Strawmen are SO easy to create. The presumption that the US
government is the equivalent of mob rule is ludicrous.
The "mob rule" quote is actually a sort of shorthand
for the "How many men?" moral argument, which I have
listed above. If he wants to rebut something, he should rebut the
actual argument rather than some signature-line version of it.
Anon
* "Utopia is not an option."
it applies to EVERY political theory.
That's the whole point. 'nuff said.
Mark Wilson
* "Democracy is like three wolves and a sheep deciding what
to have for lunch."
We are not a simple democracy: we are a
representative democratic republic:
Yes, this quote is indeed primarily an argument against simple
democracy. If you don't advocate simple democracy, feel free to
ignore this quote! (see how easy that is?) But don't
underestimate the number of people on the net who firmly believe
in simple democracy. It is mostly to them rather than to you that
that quote is likely directed.
there are not direct elections of laws and
there is a constitution that limits what laws can be enacted.
"Used to limit, sort of" would be more accurate. Now
that the Commerce Clause and others have been stretched as far as
they have it is not at all clear what limits still remain. For
instance, we passed a constitutional amendment to ban alcohol
once because it was thought at that time that the federal
government didn't have the power to ban a recreational drug like
that. Later on the government became capable of banning any drug
it felt like banning complete with federal penalties for
noncompliance and even became capable of extraditing foreign drug
suppliers to stand trial under US law.
9. _No Treason_.
Mike Huben writes:
Have you read "No Treason: The
Constitution of No Authority"?
No Treason" is a lengthy rant that doesn't take longer than
the first paragraph to begin its egregious errors. For example,
in the first paragraph: "It [The Constitution] purports, at
most, to be only a contract between persons living eighty years
ago." Thus he focuses his attention on the Preamble, and
evidently ignores Article VII, which says EXACTLY who contracted
for the Constitution
What the constitution says regarding its own ratification
procedure is essentially irrelevant to the argument that Spooner
is making. Spooner's comments speak to the question of who this
contract should be considered binding upon. Article VII is not
overlooked, it is simply irrelevant to this question.
To illustrate: Suppose I wrote a document which I called the
"NNL Constitution" that included the line, "Glen
Raphael hereby has the legal right to seize Mike Huben's
television and automobile."
In Article VII of this document I would write this: "The
ratification of the conventions of three Fiefdoms shall be
sufficient for the establishment of this Constitution
between the
Fiefdoms so ratifying the same. Done in Convention, by the
unanimous consent of the Fiefdoms present, the nineteenth day of
January, in the year one thousand nine hundred and ninety-six. In
Witness whereof, we have hereunto subscribed our names."
[signatories FOR FIEFDOMS omitted.]
"I'd sign this as a representative of my fiefdom. I'd get a
couple other libertarians to sign for the other two fiefdoms, one
of which is defined to include Huben and his property. The head
of the fiefdom having jurisdiction over Huben would have been
duly chosen for that role in a "popular vote" that
didn't happen to include Huben
. Now, is the NNL a valid document
with respect to Huben? The answer is clearly no. No matter what
the document says, the people who signed that document didn't
have his power of attorney so they have no ability to contract on
his behalf. They can make binding contracts with each other but
not with him, without his consent.
He's wrong on this simple matter of fact:
the constitution says who contracted with whom.
::::::::
GIVEN INSTRUCTION 1:
Reproduce everything in the passage on democracy and the Constitution from "there are not" down to "under US law.".
GIVEN INSTRUCTION 2:
Carry on the debate over democracy and the Constitution, picking up after its final sentence.

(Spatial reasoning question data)
::::::::
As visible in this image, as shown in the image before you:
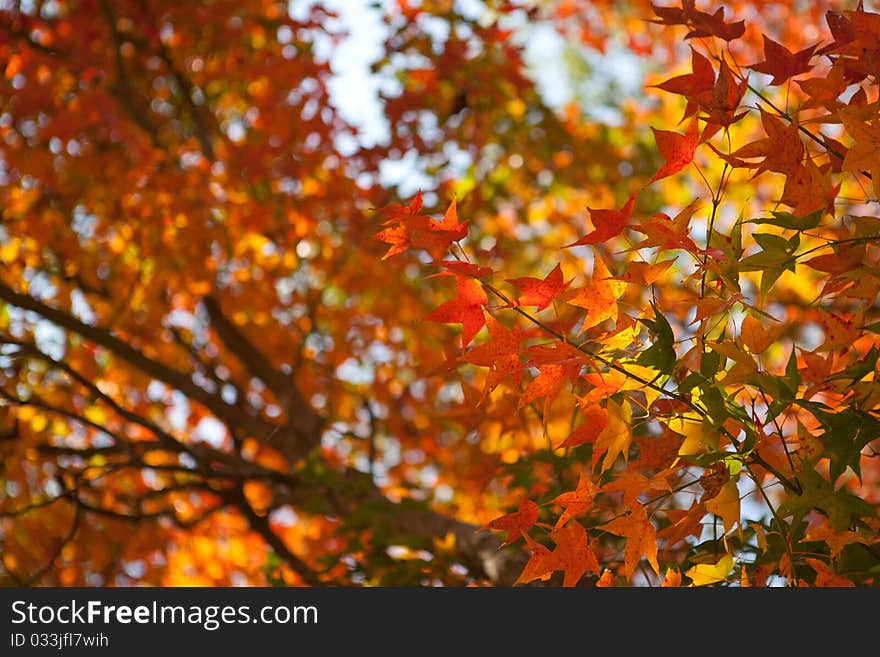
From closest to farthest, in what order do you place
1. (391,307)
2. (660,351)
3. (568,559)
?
(660,351) < (568,559) < (391,307)

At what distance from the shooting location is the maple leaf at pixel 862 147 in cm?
110

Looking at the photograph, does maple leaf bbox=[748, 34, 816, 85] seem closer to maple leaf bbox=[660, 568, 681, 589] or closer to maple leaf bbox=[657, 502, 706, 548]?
maple leaf bbox=[657, 502, 706, 548]

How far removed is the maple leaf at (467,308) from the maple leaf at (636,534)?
0.30 metres

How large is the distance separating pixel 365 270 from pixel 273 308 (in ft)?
1.68

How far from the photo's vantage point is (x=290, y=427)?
3236 mm

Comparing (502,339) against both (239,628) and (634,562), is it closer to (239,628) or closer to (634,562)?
(634,562)

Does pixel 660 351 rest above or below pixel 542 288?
below

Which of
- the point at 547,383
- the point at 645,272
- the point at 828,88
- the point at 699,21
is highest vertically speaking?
the point at 699,21

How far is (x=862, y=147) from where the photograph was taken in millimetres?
1103

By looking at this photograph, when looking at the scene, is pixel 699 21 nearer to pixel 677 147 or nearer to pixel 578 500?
pixel 677 147

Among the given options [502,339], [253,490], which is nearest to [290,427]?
[253,490]

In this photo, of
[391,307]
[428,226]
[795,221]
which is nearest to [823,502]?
[795,221]

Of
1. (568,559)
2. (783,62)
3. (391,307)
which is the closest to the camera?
(568,559)

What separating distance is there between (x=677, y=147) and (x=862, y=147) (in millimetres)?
218
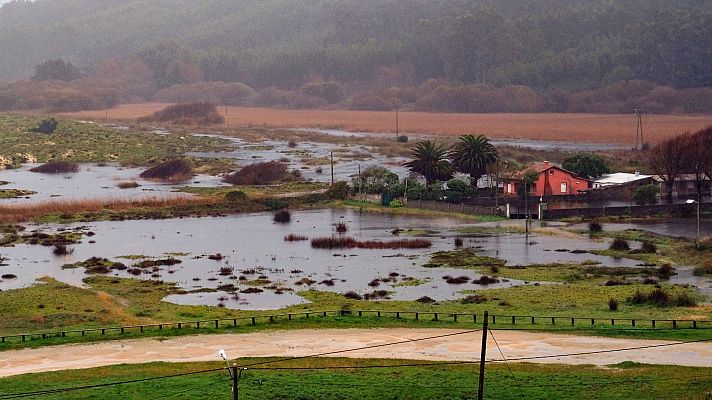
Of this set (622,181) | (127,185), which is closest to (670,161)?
(622,181)

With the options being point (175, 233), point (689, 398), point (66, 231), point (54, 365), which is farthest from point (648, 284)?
point (66, 231)

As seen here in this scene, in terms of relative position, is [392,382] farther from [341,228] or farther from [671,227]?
[671,227]

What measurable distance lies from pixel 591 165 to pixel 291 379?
70.8 m

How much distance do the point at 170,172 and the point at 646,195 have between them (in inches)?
2220

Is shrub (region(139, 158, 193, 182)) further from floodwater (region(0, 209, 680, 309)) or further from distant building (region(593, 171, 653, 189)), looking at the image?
distant building (region(593, 171, 653, 189))

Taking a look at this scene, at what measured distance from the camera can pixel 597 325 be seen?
45.7 meters

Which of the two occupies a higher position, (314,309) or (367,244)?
(367,244)

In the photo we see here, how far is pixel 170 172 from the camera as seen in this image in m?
124

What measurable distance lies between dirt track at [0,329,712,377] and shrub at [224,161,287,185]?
69.4 m

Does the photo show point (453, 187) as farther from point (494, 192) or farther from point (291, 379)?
point (291, 379)

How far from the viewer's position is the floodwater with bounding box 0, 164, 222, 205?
338 ft

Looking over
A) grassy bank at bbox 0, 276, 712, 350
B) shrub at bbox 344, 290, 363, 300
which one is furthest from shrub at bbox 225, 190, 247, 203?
shrub at bbox 344, 290, 363, 300

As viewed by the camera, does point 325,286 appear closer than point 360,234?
A: Yes

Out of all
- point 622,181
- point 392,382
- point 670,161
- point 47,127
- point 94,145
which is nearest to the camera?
point 392,382
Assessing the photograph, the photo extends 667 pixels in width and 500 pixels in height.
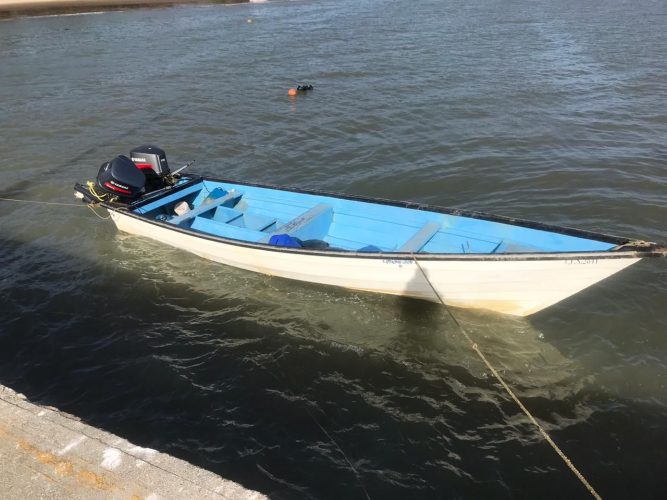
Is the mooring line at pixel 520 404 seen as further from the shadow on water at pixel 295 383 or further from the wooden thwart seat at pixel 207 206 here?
the wooden thwart seat at pixel 207 206

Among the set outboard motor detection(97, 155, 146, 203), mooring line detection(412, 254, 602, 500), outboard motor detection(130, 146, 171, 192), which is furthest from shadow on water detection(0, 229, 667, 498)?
outboard motor detection(130, 146, 171, 192)

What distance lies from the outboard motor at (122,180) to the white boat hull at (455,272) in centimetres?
159

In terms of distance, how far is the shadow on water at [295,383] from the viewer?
19.6ft

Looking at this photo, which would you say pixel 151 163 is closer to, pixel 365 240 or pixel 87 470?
pixel 365 240

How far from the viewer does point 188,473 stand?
4.53 m

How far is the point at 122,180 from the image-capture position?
10.5m

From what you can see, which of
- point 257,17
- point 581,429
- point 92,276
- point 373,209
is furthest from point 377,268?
point 257,17

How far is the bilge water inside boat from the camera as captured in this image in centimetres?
705

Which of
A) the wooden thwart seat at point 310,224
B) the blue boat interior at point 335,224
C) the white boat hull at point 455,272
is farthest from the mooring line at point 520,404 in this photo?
the wooden thwart seat at point 310,224

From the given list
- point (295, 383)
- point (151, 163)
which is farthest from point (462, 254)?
point (151, 163)

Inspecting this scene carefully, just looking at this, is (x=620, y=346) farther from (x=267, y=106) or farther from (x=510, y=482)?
(x=267, y=106)

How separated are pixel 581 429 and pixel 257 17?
157 ft

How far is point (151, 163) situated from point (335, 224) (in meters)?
4.44

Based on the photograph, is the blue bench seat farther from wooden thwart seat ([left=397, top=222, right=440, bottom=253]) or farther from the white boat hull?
wooden thwart seat ([left=397, top=222, right=440, bottom=253])
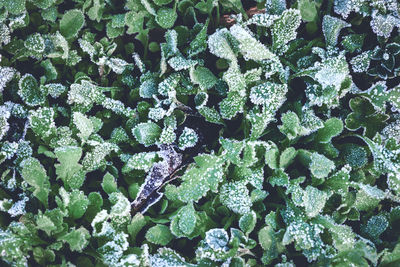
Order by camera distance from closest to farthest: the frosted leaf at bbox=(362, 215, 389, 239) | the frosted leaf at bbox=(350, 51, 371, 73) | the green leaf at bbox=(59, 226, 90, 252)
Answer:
::::::::
EXERCISE RESULT 1:
there are not direct elections of laws and
there is a constitution that limits what laws can be enacted.
"Used to limit, sort of" would be more accurate. Now
that the Commerce Clause and others have been stretched as far as
they have it is not at all clear what limits still remain. For
instance, we passed a constitutional amendment to ban alcohol
once because it was thought at that time that the federal
government didn't have the power to ban a recreational drug like
that. Later on the government became capable of banning any drug
it felt like banning complete with federal penalties for
noncompliance and even became capable of extraditing foreign drug
suppliers to stand trial under US law.

EXERCISE RESULT 2:
And our NNL constitution says who contracted with whom. Does that
mean I get to take your stuff? If not, then maybe Spooner is
worth a second look. So read Spooner yourself, he's on the Web
at: http://www.fourmilab.ch/etexts/www/NoTreason/NoTreason.html
10. Government versus the Mafia
Huben writes:
"Extortion by the state is no
different than extortion by the Mafia." This is a prize
piece of libertarian rhetoric, because it slides in the
accusation that taxation is extortion. This analogy initially
seems strong, because both are territorial. However, libertarians
consider contractual rental of land by owners (which is also
fundamentally territorial) ethical, and consider coercion of
squatters by those owners ethical. The key difference is who owns
what. The Mafia doesn't own anything to contract about. The
landowner owns the land (in a limited sense.) And the US
government owns rights to govern its territory.
The mafia owns the right to govern its territory in the exact
same sense as the Government does. Which is that it stands
willing and able to defend that right by use of force.
Thus, the social contract can be required
by the territorial property holder: the USA.
Then the Mafia's social contract can be required by the
territorial property holder: the Mafia. same deal. You have yet
to establish a difference that makes a difference. (See also the
"If one man does it" argument.)
<
br>
11. Property By Deed
Huben writes:
"Of course it's my property. I paid
money and hold the deed."
What do you hold the deed to? Property as recognized by a
government.
Note that we say a claim to property is recognized by government
rather than granted by it. There is a reason for that, which is
that government is not the source of the property right. All the
government can do is "recognize" it, taking notice of
the fact that a valid claim exists. This claim predates the
government's involvement in the matter. In the old west somebody
would stake a claim to grazing land by publishing that claim in
the local newspaper. Or by marking it, hence the term to
"stake" a claim. Government's role in keeping track of
deeds is simply a bookkeeping function.
Now, it may be true as a practical matter that these days you
need the government to recognize your property right before you
can safely exercise that right to its full extent. But you also
need Bob, your next door neighbor, to recognize your property
right in order to exercise it -- and this fact does not grant Bob
the right to place arbitrary restrictions on your land!
For
example, a clear statement of such an "easement" is
in the Fourth Amendment, which essentially says that the
government can enter your property with a valid search warrant
and not be trespassing.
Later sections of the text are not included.